Not much going on in the racing forum here, but the new technology involved in regattas is impressive. The fleet is divided into 'Open' (modern boats with winged keels etc) and 'Classics' (some gorgeous woodies included)

*** Parental boasting warning***

Our son is crewing on the 6M 'New Sweden' (CAN 129) (actually a Vancouver boat), they are in third after two days, but have the most wins. Very exciting to watch and we are extremely proud of the whole crew. In a fleet with olympians and pros this crew of local amateurs is more than holding their own.

Dennis Conner is sailing in the 'Classics' fleet, as is the King of Spain. Chris Dickson is in town too.

This site:
https://6mworlds2017.sapsailing.com...:eventId=3fbe1757-652c-48d6-a7a5-3a611c82589b (page is a bit slow to load)

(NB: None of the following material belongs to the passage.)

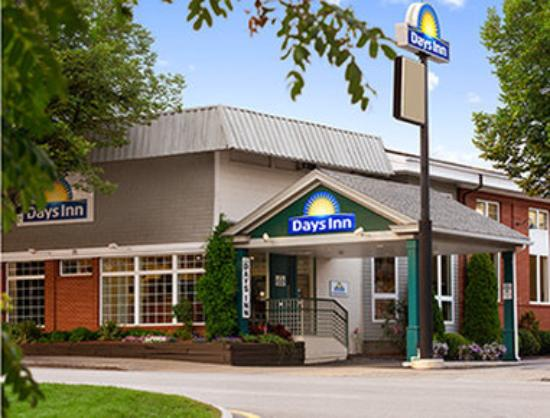 Photo of Days Inn Dover Durham/Downtown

is keeping tabs on the event.. live leaderboard updates and a tracker that is live during the race but replay-able (and pause-able) afterwards. Very slick and a good way to observe the event if you can't be there.

http://6mvancouver2017.com/


----------



## SV Siren (Mar 8, 2013)

Pretty cool Faster...kudos to your son and the crew...proud papa indeed. But every parent is entitled to brag a bit on their kids.

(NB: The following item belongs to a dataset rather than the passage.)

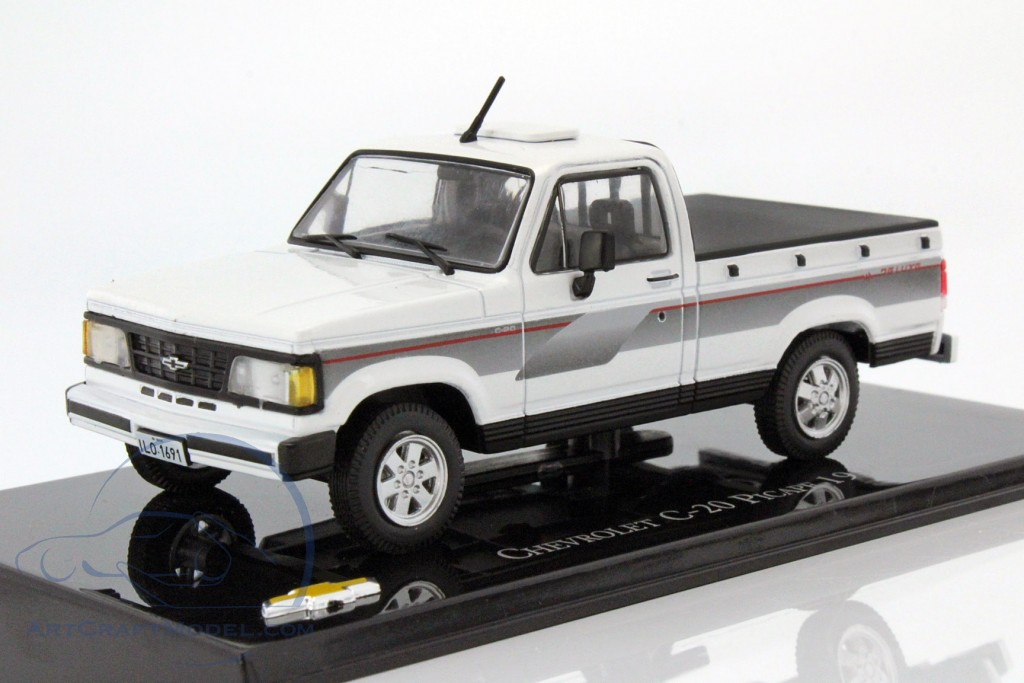 36d34a8a5f2e Chevrolet C-20 Pick-up year 1994 white   black - magChevyC-20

A side note, love the classic 6 meter, and 8 meter boats.....just grace out on the water.


----------



## ecaldwel (Jul 11, 2004)

Small world... My daughter-in-law's family owns and is racing USA112 Ranger in the open division. Ranger is in her first race following an extensive 4 year rebuild. Interesting factoid is that Ted Turner skippered Ranger in several regattas in the late 70s after his America's Cup win. Totally uninteresting factoid is I helped my son's FIL trailer the boat cross country after he bought it.


----------



## ecaldwel (Jul 11, 2004)

SV Siren said:


> A side note, love the classic 6 meter, and 8 meter boats.....just grace out on the water.


Even beautiful on the inside. This is Ranger during her rebuild.


----------



## paulk (Jun 2, 2000)

Nice article in the current (Sep/Oct 2017) Woodenboat about new and revamped 6's.
https://www.woodenboat.com/current-issue-woodenboat-magazine


----------



## Arcb (Aug 13, 2016)

So how did things go? Is every one happy with the results?

If I read the results correctly, your son's boat got second over all?


----------



## Faster (Sep 13, 2005)

Arcb said:


> So how did things go? Is every one happy with the results?
> 
> If I read the results correctly, your son's boat got second over all?


Thanks Arc, yes they had a good day today, winding up with a solid 2nd place in the last race and ended up 2nd overall. They did catch a break when the former 2nd place boat was UFD (U flag disqualified... if the start is under a 'U' flag - a measure used to avoid multiple general recalls, any 'over earlys' are disqualified)

Nevertheless they sailed a darn good series. The eventual winner ended up with two wins (the second in the seventh race) Our boys had two wins in the first two days but were less consistent. They are happy, there's no shame in losing to the returning world champ Phillipe Durr of Switzerland. Adding to the sense of accomplishment is that many of the crew on the boats behind them were getting up to $1000/day to do the event. There were several past Olympians in the fleet as well. Names like Ron Holland, Russ Silvestri, Dennis Conner, Erik Bentzen - some sailing royalty there.

The Classics fleet was won by His Majesty the King of Spain, Don Juan Carlos.

They are celebrating tonight as I type... Very proud of the whole crew.


----------



## Arcb (Aug 13, 2016)




----------